Le tableau ci-dessous montre qu’avec le scénario de partage des coûts, l’intervention pourrait être rentable pour les secteurs de la santé et de l’agriculture. Le Ministère de l’agriculture pourrait assumer sa part des coûts du projet, éventuellement grâce à l’aide de donateurs. Comme les éleveurs de bétail sont probablement les bénéficiaires les plus favorisés de la campagne de vaccination sur le plan économique, ils pourraient être disposés à contribuer à la campagne, et visiblement le secteur public s’intéresse à la possibilité de parvenir à un meilleur recouvrement des coûts provenant de ce groupe. Les patients constituent le deuxième groupe de bénéficiaires. Dans la mesure où les patients auraient contracté la brucellose s’il n’y avait pas eu d’intervention, ils évitent les dépenses personnelles et la perte de revenu. Comme il n’existe aucun moyen d’identifier les personnes qui auraient pu éviter l’infection, aucun mécanisme ne permettrait d’obtenir leur contribution aux coûts de l’intervention.
Coûts séparables
Si les coûts doivent être partagés entre les différents secteurs, cela peut se faire proportionnellement aux bénéfices pour chaque secteur. Le tableau présente les coûts dans la colonne de gauche. Il faut les diviser par les bénéfices de chaque secteur et confirmer que le rapport bénéfice/coût est le même pour chaque secteur.
Références (en anglais)
Durr, S. et al. (2008). Owner Valuation of Rabies Vaccination of Dogs, Chad, in: Emerging infectious diseases 14, 1650-1652.

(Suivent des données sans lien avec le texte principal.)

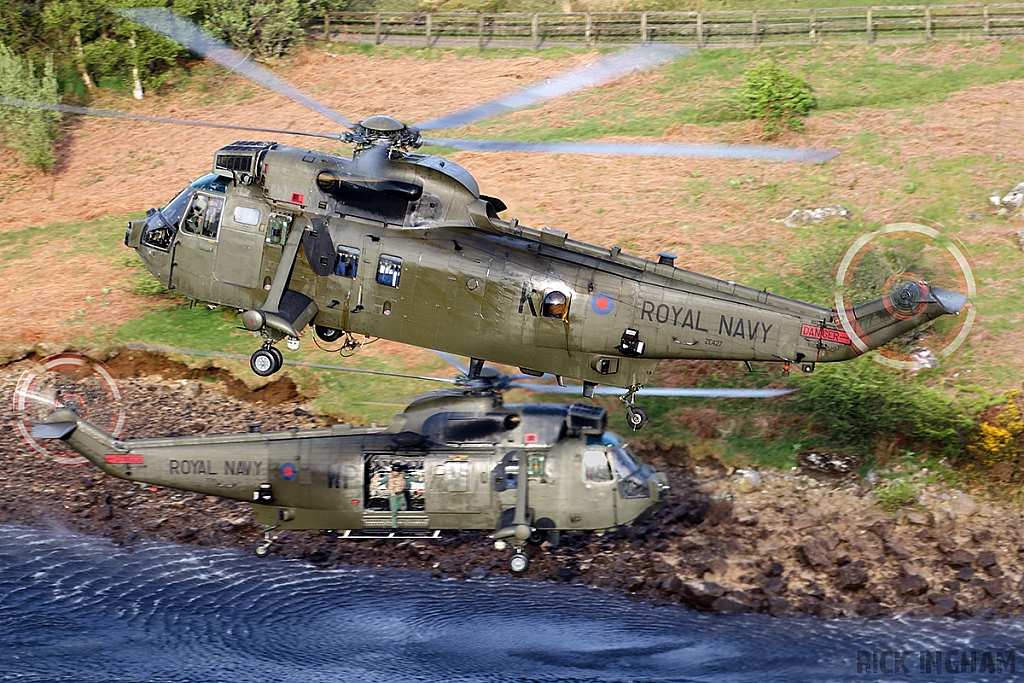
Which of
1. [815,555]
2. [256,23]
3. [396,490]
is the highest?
[256,23]

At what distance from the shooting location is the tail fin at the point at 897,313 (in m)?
18.8

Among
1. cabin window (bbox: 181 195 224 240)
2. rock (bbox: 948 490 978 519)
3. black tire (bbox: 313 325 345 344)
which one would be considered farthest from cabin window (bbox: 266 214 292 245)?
rock (bbox: 948 490 978 519)

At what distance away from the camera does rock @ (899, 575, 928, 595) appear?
21.6 meters

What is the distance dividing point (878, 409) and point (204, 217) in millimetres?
14484

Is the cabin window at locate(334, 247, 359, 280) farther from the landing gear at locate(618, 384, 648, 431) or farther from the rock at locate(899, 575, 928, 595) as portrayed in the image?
the rock at locate(899, 575, 928, 595)

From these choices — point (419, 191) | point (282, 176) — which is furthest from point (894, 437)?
point (282, 176)

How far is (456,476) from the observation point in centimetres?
2072

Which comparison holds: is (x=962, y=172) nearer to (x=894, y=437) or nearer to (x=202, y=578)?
(x=894, y=437)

Kayali, U. et al. (2006). Cost-description of a Pilot Parenteral Vaccination Campaign Against Rabies in Dogs in N’Djamena, Chad, in: Tropical Medicine & International Health 11, 1482.
Roth, F. et al. (2003). Human Health Benefits from Livestock Vaccination for Brucellosis: Case study. Bulletin of the World Health Organization 81, 867-876.

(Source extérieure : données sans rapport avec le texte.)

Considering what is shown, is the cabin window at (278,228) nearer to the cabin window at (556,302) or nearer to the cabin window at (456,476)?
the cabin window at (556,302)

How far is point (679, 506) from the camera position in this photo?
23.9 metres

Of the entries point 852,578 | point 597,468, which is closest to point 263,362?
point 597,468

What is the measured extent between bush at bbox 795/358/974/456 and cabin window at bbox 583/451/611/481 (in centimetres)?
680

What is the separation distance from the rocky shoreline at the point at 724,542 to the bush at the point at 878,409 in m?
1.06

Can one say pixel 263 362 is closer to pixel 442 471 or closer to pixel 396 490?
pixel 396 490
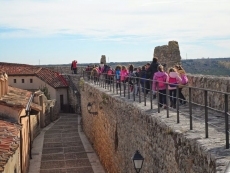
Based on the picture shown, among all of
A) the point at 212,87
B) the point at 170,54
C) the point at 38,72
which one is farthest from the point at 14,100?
the point at 38,72

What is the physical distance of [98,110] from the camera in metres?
19.4

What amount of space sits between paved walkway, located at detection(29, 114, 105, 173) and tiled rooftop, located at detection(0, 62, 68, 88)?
10435mm

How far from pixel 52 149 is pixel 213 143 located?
1828 cm

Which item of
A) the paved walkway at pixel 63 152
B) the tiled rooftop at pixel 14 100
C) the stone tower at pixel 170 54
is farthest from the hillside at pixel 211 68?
the tiled rooftop at pixel 14 100

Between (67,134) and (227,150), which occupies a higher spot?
(227,150)

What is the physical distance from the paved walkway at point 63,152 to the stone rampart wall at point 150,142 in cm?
163

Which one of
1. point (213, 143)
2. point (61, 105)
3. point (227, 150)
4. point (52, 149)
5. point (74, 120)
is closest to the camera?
point (227, 150)

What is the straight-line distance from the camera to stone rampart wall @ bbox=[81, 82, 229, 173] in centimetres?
640

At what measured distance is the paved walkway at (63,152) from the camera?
19297 mm

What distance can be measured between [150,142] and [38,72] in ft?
111

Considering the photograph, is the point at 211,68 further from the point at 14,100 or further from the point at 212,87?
the point at 212,87

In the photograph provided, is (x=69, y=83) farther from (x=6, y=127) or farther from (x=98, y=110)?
(x=6, y=127)

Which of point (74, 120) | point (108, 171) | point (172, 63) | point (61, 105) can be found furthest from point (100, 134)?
point (61, 105)

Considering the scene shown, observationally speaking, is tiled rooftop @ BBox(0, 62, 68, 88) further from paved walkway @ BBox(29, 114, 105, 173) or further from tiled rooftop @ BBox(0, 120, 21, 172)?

Tschopp, R. et al. (2013). Cost Estimate of Bovine Tuberculosis to Ethiopia, in: Current topics in microbiology and immunology Vol. 365, 249-268.
Zinsstag, J. et al. (2009). Transmission Dynamics and Economics of Rabies Control in Dogs and Humans in an African City, in: Proceedings of the National Academy of Sciences of the United States of America 106, 14996-15001.